SHORT PROBLEM A:
Rewrite the records from the line containing "How far from the camera is" through the end of the records, replacing "closest" with "nearest" and keeping everything else the same.

EXCERPT TO READ:
-- Start --
This information can no longer be buried in state files, particularly given the fact that politicians in many states have evinced a history of ignoring significant problems and leaving them for future administrations. By making this information the subject of alerts and available to the public, we will enable state transportation engineers to take preventative action more quickly, help members of the public avoid the unsafe bridges, and put politicians and officials on notice that they will be held accountable for neglecting to take appropriate action.
“There is already evidence that making infrastructure problems public can lead to protective measures,” says LePatner. “In May 2008, nearly a year after the collapse of Minneapolis’ I-35W bridge, Minnesota’s Department of Transportation closed the Winona Interstate bridge because inspectors had documented rusted and corroded gusset plates in 2006 and 2007. The bridge had not been closed until that point because officials said they did not deem the corroded plates to be critical until federal officials preliminarily identified defective gusset plates as the potential cause of the I-35W bridge collapse. Equally important, MnDOT officials had no prior knowledge that a failure of gusset plates similar to those they experienced on the I-35W bridge had occurred over the Ohio River in 1996.”
State governments should step up their efforts to protect their citizens. State governments must do everything in their power to ensure they have informed their citizens—either through hearings, press conferences, or news releases—about bridges that have received structurally deficient ratings. In addition, they should be obligated to develop a game plan for correcting problems within six months of a bridge’s designation as “structurally deficient.” The public should receive annual updates on the remediation progress and be given notice if funding for the repairs is not provided within 18 months.
Enact a plan to deal with our nationwide shortage of civil and structural engineers. These professionals are trained in advanced inspection methodologies and are experts in remediation of deficient bridges. But the lack of these types of engineers on the staffs of state transportation departments—positions that have been systematically downsized due to decreased transportation funding—prevents them from adequately performing the inspections critical to assessing the safety level of each state’s bridges.
“Not only should we create initiatives to help encourage the nation’s young people to pursue these careers, but state transportation departments must increase compensation to hire and retain engineers to keep them from departing to private industry,” says LePatner. “Engineers are often the first to be laid off from state transportation departments because of their high salaries. This can no longer be the case. State governments can and must find other areas to cut.”
Invest in advanced technologies that help save money and provide more accurate inspections. By the time cracks appear in a bridge’s structure, the costs for remediation have skyrocketed. The problem is, many of the inspection techniques today fail to detect cracks until they are visible to the human eye. In addition, FHWA has acknowledged that visual inspections of bridges are highly subjective and not totally reliable in detecting incipient structural problems.
-- End --
INFORMATION PROVIDED:
-- Start --
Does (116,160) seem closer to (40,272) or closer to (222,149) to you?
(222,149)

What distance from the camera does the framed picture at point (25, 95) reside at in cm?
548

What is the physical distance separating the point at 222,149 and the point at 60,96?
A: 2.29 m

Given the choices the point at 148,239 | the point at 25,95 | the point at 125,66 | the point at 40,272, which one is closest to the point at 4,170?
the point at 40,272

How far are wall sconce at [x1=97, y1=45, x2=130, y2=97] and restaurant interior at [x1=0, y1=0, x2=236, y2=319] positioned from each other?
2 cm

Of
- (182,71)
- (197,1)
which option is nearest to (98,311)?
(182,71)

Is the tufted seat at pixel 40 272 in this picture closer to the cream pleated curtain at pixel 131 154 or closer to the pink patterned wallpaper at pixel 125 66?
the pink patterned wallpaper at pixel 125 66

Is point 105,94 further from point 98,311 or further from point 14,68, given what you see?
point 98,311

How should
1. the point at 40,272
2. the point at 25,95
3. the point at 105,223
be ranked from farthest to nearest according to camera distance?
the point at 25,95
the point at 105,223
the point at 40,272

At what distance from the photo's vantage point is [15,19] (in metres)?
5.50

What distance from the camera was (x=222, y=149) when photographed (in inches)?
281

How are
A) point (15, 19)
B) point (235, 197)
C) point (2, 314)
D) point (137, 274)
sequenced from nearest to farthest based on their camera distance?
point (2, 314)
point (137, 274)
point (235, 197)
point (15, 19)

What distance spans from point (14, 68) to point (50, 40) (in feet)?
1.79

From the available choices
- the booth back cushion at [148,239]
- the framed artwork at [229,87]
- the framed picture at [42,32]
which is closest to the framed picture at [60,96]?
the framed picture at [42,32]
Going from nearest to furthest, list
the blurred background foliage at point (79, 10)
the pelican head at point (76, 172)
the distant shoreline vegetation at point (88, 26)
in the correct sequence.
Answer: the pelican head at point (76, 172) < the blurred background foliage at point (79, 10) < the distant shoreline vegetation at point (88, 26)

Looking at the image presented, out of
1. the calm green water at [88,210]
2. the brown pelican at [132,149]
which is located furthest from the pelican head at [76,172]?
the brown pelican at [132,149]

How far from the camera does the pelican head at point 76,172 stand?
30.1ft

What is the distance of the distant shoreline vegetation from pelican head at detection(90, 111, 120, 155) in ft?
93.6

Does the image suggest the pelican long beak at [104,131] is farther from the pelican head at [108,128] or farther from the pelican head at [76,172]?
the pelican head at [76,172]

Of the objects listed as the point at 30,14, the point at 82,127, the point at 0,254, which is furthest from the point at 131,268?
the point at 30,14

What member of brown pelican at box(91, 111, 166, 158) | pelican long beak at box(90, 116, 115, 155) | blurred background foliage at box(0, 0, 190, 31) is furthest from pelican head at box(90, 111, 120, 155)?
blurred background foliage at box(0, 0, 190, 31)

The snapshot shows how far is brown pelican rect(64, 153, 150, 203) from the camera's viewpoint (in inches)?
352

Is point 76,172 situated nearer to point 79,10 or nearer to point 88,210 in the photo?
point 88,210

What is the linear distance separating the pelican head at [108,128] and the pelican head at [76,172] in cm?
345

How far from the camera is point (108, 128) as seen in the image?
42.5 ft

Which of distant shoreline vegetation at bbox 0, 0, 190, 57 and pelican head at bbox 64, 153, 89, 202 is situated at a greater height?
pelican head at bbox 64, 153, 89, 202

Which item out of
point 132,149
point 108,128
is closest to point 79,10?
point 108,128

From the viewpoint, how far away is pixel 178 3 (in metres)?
-- End --
SHORT PROBLEM B:
Answer these questions about the bridge-safety excerpt:
(i) In what year did a gusset plate failure occur over the Ohio River?
(ii) Within how many months of a bridge's designation as "structurally deficient" should states develop a plan for correcting problems?
(iii) According to LePatner, why are engineers often the first to be laid off from state transportation departments?

FINAL ANSWER A:
How far from the camera is point (108, 128) as seen in the image?
42.5 ft

Which of distant shoreline vegetation at bbox 0, 0, 190, 57 and pelican head at bbox 64, 153, 89, 202 is situated at a greater height?
pelican head at bbox 64, 153, 89, 202

Which item out of
point 132,149
point 108,128
is nearest to point 79,10?
point 108,128

From the viewpoint, how far away is pixel 178 3 (in metres)?

FINAL ANSWER B:
(i) 1996
(ii) Six months
(iii) Because of their high salaries